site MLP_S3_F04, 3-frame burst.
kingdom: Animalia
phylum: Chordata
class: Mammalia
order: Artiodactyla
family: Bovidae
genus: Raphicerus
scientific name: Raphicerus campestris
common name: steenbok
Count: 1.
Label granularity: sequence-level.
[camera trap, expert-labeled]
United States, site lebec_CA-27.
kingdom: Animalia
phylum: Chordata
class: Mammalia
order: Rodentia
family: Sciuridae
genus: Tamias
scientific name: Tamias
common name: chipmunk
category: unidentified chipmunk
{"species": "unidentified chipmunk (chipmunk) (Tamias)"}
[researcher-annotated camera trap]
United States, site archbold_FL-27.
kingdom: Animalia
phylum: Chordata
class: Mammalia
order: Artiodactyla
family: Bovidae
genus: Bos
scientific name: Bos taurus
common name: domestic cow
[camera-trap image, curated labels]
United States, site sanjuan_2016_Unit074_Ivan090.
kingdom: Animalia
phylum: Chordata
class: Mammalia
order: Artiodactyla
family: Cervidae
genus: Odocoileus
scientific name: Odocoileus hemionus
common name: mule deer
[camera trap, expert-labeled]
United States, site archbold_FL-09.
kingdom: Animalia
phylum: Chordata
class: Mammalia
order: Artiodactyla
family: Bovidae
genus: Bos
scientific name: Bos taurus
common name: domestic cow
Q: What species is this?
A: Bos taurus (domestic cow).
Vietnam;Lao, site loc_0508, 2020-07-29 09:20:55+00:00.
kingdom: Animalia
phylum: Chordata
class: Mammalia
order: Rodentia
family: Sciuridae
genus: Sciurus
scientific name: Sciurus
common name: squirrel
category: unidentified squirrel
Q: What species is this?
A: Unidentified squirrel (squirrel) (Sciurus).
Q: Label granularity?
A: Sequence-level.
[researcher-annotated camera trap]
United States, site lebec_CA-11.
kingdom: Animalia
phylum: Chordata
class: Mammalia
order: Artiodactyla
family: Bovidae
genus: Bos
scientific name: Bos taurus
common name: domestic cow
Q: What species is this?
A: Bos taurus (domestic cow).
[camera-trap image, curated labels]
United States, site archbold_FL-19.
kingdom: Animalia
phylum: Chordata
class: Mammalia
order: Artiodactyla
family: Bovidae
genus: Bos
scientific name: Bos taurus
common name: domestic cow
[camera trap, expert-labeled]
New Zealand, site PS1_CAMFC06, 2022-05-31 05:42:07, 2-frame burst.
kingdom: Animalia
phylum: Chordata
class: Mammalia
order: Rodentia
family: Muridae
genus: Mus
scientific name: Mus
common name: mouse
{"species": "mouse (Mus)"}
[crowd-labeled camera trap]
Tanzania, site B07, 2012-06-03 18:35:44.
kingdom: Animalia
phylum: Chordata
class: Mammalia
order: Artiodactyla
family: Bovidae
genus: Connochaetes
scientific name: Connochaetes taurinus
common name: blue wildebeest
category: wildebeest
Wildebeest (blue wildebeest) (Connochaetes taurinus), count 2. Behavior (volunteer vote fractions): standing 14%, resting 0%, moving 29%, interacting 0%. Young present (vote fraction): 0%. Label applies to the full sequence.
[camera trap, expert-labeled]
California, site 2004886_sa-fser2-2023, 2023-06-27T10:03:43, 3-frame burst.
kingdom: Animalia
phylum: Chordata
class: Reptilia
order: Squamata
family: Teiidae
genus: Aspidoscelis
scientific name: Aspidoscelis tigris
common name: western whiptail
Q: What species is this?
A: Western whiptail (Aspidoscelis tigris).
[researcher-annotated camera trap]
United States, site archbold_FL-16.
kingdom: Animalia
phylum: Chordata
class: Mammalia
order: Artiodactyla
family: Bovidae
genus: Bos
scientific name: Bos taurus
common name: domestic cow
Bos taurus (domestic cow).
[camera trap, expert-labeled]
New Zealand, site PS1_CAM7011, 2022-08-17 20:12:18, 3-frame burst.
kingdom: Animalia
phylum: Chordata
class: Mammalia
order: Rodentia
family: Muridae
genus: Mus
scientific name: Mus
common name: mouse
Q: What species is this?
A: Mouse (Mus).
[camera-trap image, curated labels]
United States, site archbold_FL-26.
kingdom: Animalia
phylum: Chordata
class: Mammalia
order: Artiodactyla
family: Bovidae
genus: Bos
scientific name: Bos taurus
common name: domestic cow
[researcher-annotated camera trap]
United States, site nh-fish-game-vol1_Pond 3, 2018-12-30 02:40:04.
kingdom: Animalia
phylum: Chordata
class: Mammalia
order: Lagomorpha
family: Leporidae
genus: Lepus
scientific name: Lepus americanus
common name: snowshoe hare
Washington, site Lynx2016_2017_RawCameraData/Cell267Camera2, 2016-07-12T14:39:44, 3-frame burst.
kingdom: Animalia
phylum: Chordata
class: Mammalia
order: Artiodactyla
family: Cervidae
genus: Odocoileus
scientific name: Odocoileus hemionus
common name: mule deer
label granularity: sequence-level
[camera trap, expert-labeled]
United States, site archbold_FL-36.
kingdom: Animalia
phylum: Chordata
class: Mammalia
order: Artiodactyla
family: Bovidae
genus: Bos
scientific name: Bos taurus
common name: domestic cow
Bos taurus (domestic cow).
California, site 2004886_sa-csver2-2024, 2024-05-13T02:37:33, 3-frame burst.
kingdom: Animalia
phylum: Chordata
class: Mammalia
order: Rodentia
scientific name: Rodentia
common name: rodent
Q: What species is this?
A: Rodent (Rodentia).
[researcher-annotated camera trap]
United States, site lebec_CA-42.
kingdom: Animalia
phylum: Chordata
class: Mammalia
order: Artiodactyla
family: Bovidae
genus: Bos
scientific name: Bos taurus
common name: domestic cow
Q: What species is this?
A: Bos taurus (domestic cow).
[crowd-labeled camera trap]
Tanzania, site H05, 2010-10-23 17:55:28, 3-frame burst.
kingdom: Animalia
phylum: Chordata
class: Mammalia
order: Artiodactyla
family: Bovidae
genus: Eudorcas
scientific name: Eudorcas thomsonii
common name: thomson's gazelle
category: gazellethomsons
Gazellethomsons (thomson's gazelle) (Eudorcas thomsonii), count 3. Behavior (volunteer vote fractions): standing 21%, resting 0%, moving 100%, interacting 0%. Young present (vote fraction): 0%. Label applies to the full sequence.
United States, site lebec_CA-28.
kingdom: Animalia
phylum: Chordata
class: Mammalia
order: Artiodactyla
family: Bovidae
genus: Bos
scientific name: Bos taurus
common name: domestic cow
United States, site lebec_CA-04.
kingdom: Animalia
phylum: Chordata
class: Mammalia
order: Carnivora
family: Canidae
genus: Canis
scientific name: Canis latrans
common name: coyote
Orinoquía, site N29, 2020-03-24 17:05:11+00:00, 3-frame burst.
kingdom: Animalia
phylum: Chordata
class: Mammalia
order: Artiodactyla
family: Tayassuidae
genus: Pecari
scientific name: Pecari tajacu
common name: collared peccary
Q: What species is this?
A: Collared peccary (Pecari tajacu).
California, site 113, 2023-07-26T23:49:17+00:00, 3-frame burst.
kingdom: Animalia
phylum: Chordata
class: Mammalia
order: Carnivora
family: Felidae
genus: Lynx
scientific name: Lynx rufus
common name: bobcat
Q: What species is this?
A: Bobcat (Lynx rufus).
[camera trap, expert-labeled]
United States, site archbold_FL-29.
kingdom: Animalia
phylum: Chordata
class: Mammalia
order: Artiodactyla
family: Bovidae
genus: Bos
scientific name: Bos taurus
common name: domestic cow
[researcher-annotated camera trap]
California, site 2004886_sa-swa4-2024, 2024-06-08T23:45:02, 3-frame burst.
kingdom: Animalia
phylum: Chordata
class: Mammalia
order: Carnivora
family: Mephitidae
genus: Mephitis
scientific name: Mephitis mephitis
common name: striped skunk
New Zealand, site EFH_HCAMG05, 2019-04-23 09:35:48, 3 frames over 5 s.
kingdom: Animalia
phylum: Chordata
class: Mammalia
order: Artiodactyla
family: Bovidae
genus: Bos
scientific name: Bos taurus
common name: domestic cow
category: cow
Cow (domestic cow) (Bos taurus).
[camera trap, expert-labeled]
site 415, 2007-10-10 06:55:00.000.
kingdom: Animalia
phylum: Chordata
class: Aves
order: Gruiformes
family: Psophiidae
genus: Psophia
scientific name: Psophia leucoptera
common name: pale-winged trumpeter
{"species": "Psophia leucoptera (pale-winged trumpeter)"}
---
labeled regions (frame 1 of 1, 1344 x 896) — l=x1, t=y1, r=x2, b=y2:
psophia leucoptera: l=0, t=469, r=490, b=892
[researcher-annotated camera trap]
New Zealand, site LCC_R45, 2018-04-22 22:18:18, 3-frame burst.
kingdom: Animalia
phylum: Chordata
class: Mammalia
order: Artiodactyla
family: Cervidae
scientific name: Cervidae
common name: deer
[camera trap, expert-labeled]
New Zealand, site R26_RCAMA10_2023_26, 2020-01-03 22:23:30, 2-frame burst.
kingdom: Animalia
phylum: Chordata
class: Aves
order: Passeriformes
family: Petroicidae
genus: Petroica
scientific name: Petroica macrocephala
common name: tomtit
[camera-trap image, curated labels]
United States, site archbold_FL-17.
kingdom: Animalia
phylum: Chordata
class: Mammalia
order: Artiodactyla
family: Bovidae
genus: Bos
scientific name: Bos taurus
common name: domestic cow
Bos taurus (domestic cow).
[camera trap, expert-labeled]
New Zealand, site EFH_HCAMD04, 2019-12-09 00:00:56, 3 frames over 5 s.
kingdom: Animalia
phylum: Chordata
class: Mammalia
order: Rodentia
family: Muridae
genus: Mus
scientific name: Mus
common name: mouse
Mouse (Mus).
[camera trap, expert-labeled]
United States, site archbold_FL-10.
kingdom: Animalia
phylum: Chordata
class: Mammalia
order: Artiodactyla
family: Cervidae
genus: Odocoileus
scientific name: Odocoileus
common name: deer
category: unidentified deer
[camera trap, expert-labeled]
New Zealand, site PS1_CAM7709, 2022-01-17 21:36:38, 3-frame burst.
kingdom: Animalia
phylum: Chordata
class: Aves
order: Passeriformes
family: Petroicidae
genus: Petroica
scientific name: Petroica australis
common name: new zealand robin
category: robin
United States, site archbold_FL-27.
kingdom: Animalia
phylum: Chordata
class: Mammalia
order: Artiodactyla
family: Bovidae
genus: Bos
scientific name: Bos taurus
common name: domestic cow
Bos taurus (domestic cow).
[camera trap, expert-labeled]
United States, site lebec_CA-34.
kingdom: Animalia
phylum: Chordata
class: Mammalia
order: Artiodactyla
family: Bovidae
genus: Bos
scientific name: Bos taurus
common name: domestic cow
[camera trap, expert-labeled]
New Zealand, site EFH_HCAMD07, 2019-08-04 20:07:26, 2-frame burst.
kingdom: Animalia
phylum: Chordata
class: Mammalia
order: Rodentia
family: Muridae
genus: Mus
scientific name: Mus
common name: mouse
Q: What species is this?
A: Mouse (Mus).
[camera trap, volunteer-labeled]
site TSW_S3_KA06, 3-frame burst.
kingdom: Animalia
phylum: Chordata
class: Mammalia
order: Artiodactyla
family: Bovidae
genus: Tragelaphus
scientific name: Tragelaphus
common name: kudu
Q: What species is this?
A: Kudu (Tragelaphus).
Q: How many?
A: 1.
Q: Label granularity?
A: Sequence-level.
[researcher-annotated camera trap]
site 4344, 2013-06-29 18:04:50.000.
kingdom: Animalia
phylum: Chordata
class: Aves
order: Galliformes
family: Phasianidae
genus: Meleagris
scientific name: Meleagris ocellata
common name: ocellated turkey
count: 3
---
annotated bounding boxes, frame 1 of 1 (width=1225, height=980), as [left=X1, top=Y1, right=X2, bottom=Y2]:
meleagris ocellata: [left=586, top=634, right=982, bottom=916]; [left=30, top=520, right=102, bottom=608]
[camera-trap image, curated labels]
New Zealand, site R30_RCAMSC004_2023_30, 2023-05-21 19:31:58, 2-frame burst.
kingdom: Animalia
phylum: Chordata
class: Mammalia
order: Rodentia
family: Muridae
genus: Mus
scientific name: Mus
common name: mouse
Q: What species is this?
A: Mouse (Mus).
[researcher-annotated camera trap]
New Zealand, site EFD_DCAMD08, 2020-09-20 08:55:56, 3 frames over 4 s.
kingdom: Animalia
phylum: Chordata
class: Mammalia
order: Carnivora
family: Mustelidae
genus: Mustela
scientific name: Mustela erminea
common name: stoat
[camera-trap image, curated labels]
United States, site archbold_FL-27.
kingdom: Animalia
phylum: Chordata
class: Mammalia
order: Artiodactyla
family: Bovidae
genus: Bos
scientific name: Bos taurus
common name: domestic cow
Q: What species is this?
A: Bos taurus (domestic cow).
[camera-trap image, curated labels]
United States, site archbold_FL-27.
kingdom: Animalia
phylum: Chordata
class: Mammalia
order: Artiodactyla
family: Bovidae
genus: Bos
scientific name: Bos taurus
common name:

• Problem requirements
The reply should hold only the lines of the listing above starting at the line containing "common name: coyote" and ending at the line containing "common name: striped skunk", exactly as written.

• Final answer
common name: coyote
Orinoquía, site N29, 2020-03-24 17:05:11+00:00, 3-frame burst.
kingdom: Animalia
phylum: Chordata
class: Mammalia
order: Artiodactyla
family: Tayassuidae
genus: Pecari
scientific name: Pecari tajacu
common name: collared peccary
Q: What species is this?
A: Collared peccary (Pecari tajacu).
California, site 113, 2023-07-26T23:49:17+00:00, 3-frame burst.
kingdom: Animalia
phylum: Chordata
class: Mammalia
order: Carnivora
family: Felidae
genus: Lynx
scientific name: Lynx rufus
common name: bobcat
Q: What species is this?
A: Bobcat (Lynx rufus).
[camera trap, expert-labeled]
United States, site archbold_FL-29.
kingdom: Animalia
phylum: Chordata
class: Mammalia
order: Artiodactyla
family: Bovidae
genus: Bos
scientific name: Bos taurus
common name: domestic cow
[researcher-annotated camera trap]
California, site 2004886_sa-swa4-2024, 2024-06-08T23:45:02, 3-frame burst.
kingdom: Animalia
phylum: Chordata
class: Mammalia
order: Carnivora
family: Mephitidae
genus: Mephitis
scientific name: Mephitis mephitis
common name: striped skunk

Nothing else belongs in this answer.